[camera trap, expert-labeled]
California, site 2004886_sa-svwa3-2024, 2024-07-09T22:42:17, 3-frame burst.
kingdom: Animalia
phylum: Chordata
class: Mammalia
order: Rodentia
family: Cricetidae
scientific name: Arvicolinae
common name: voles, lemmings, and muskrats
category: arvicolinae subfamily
* * *
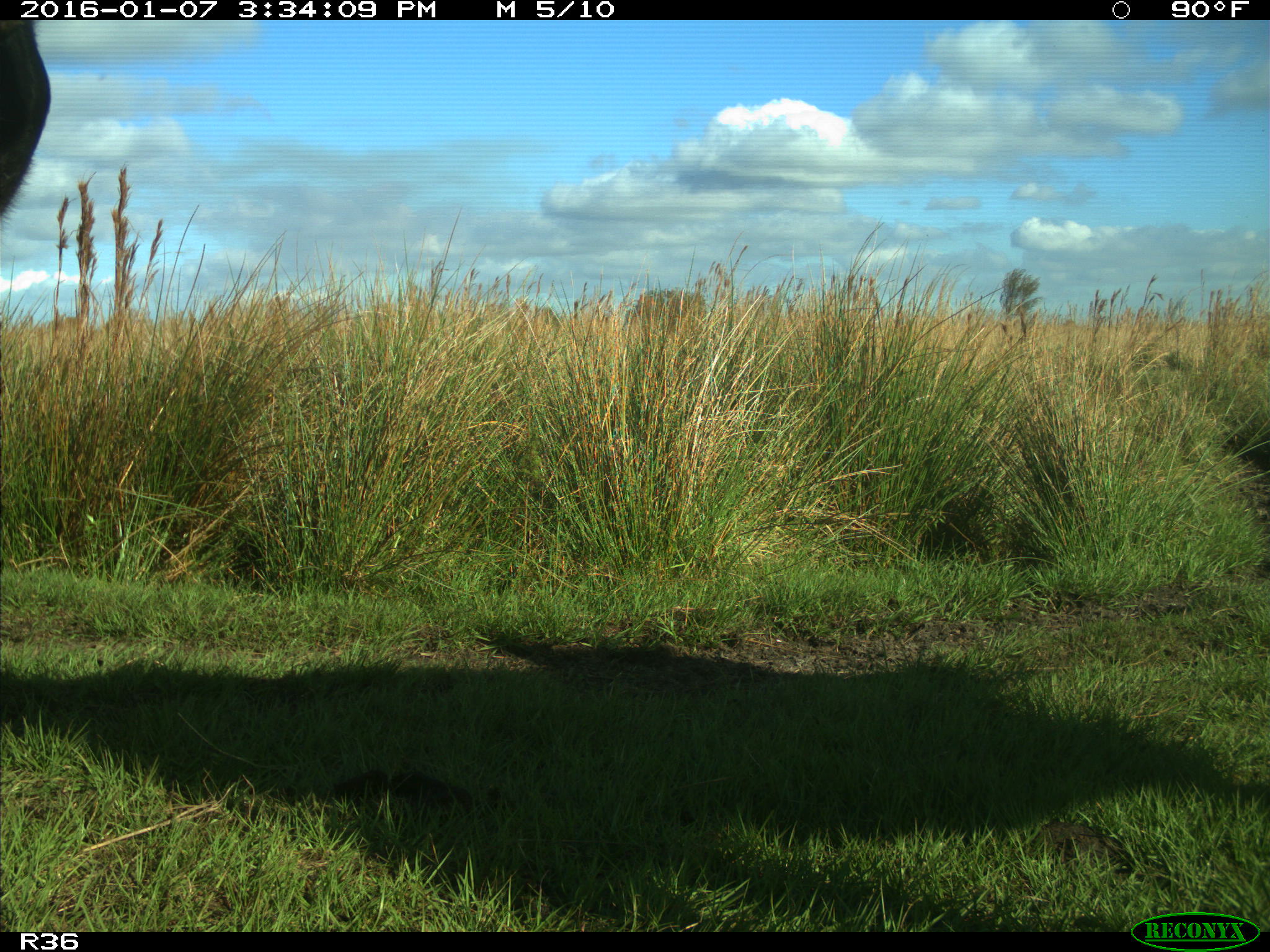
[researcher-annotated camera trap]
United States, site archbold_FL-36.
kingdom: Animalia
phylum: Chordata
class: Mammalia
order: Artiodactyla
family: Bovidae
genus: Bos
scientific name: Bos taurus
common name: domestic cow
* * *
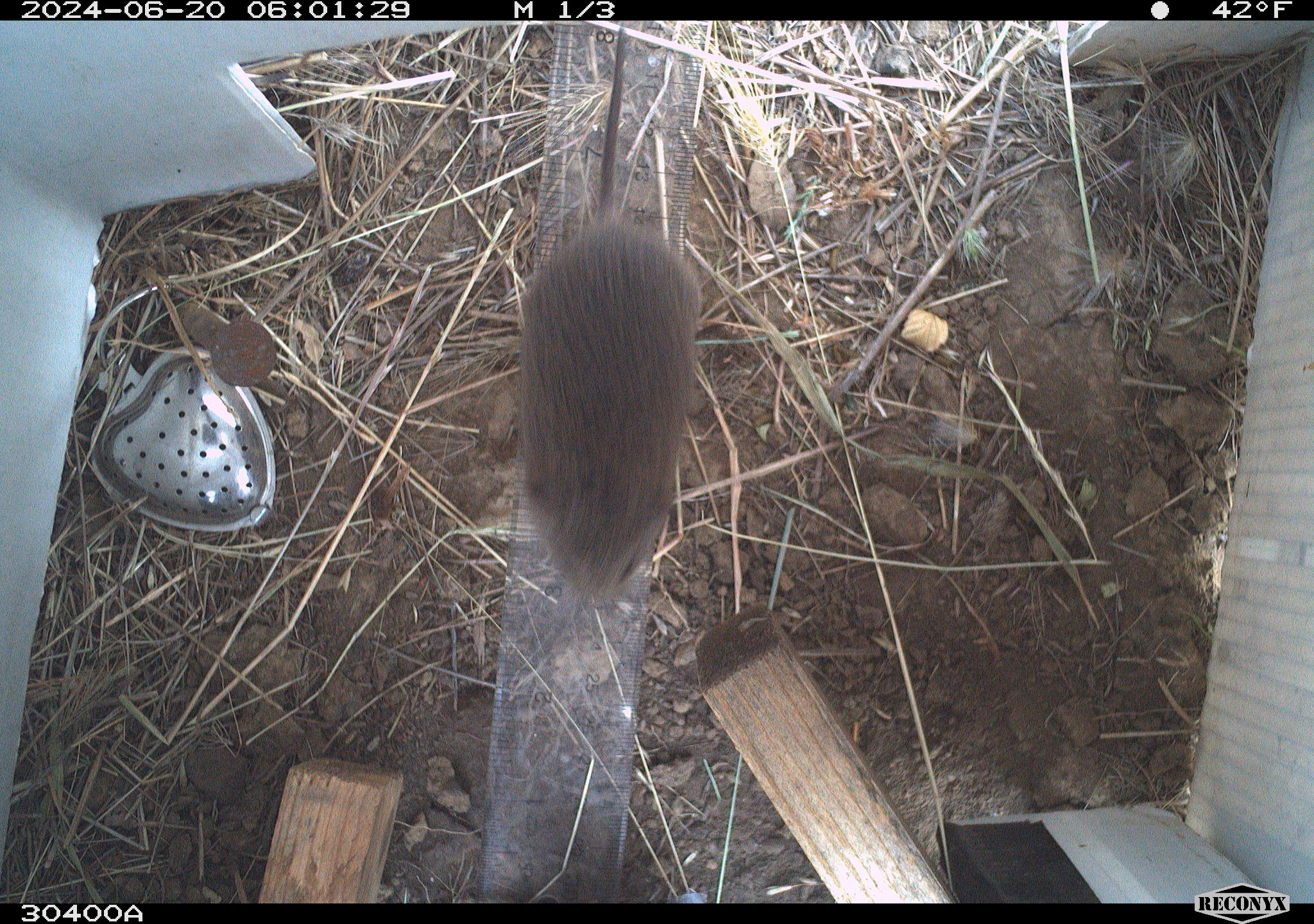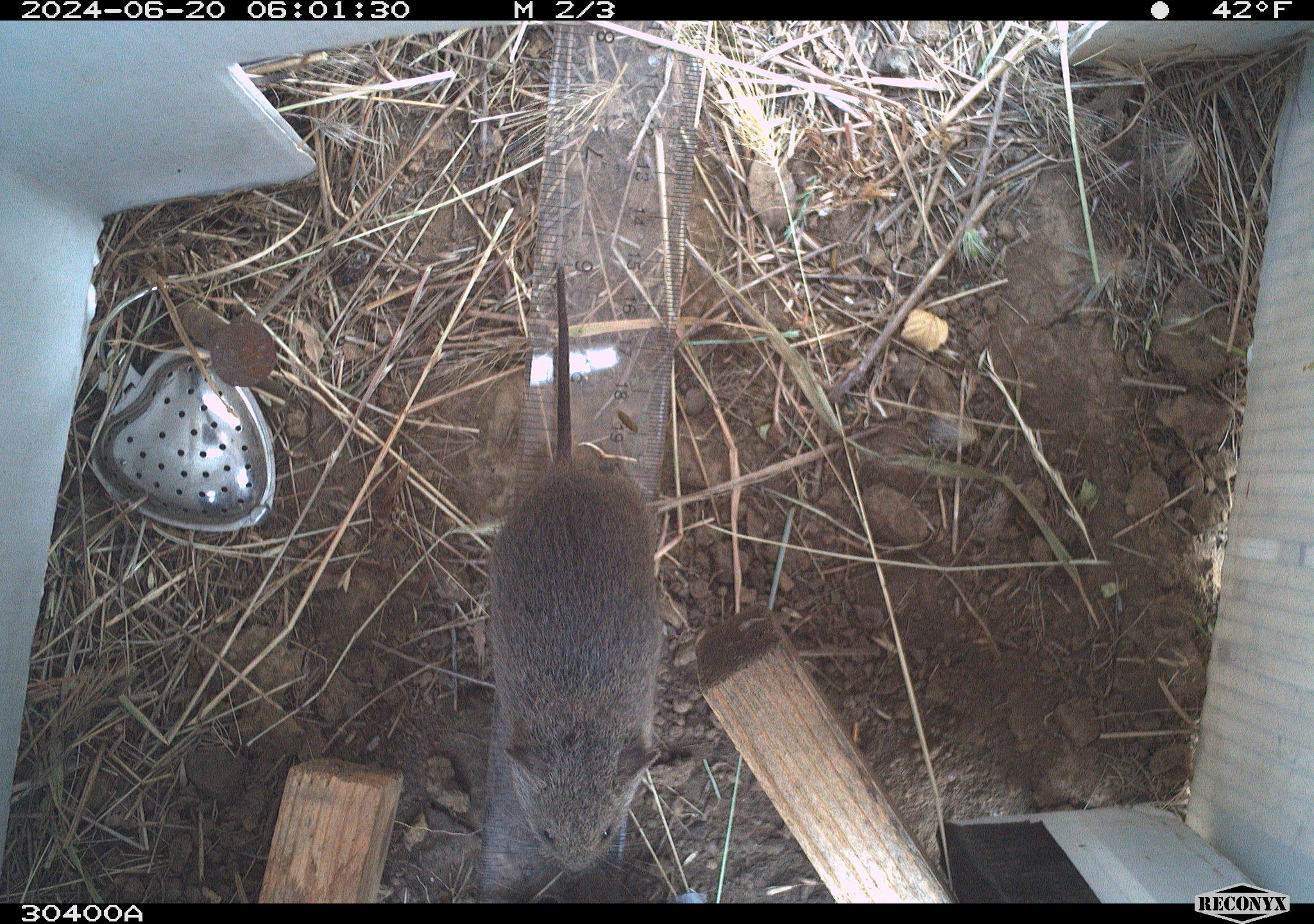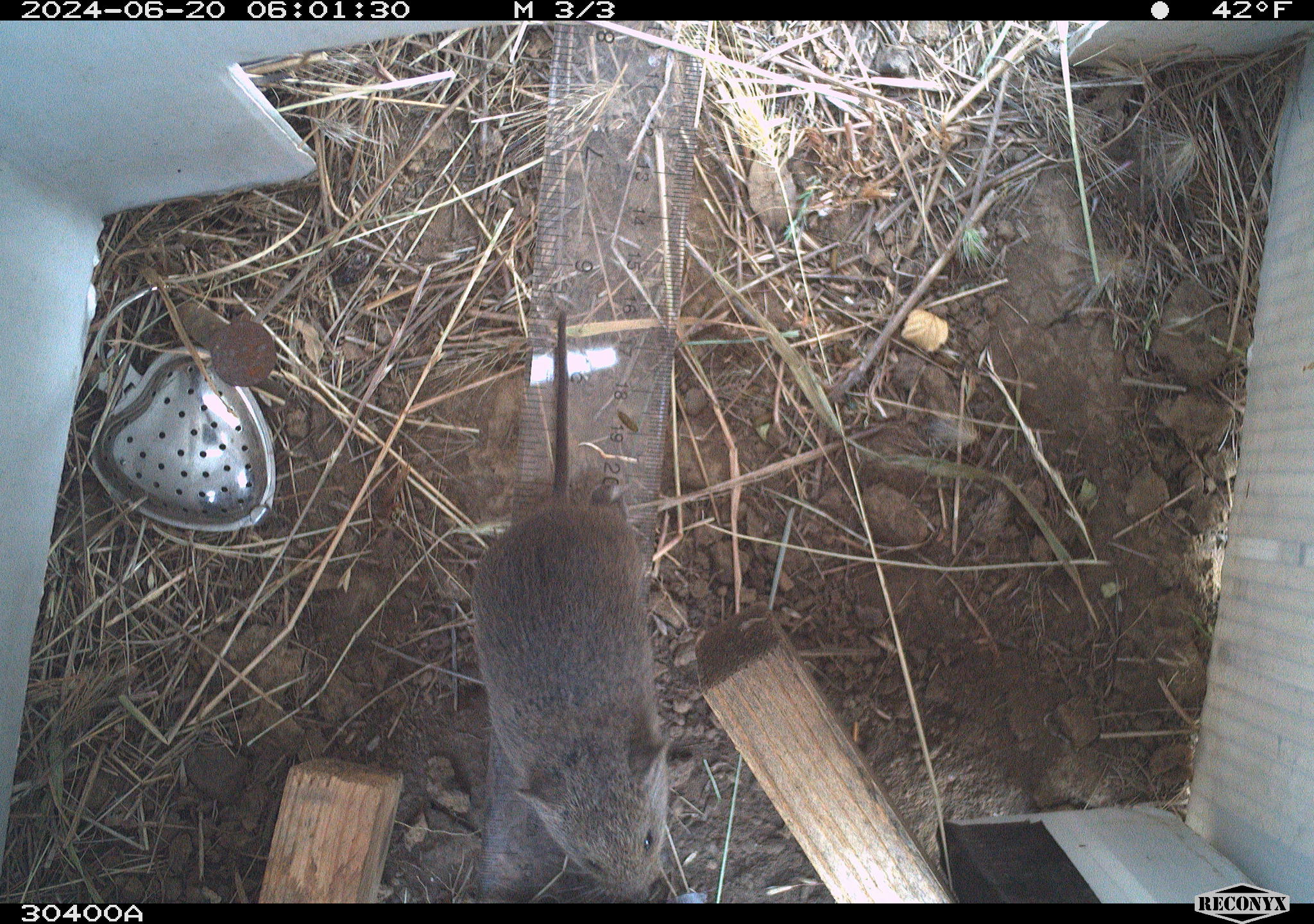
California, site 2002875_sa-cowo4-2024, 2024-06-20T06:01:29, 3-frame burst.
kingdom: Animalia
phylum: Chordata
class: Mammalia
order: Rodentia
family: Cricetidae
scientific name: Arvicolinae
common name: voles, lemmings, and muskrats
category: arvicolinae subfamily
* * *
Work through the data line by line and state how many lines have the string "camera"; add nothing else.

EXERCISE RESULT:
2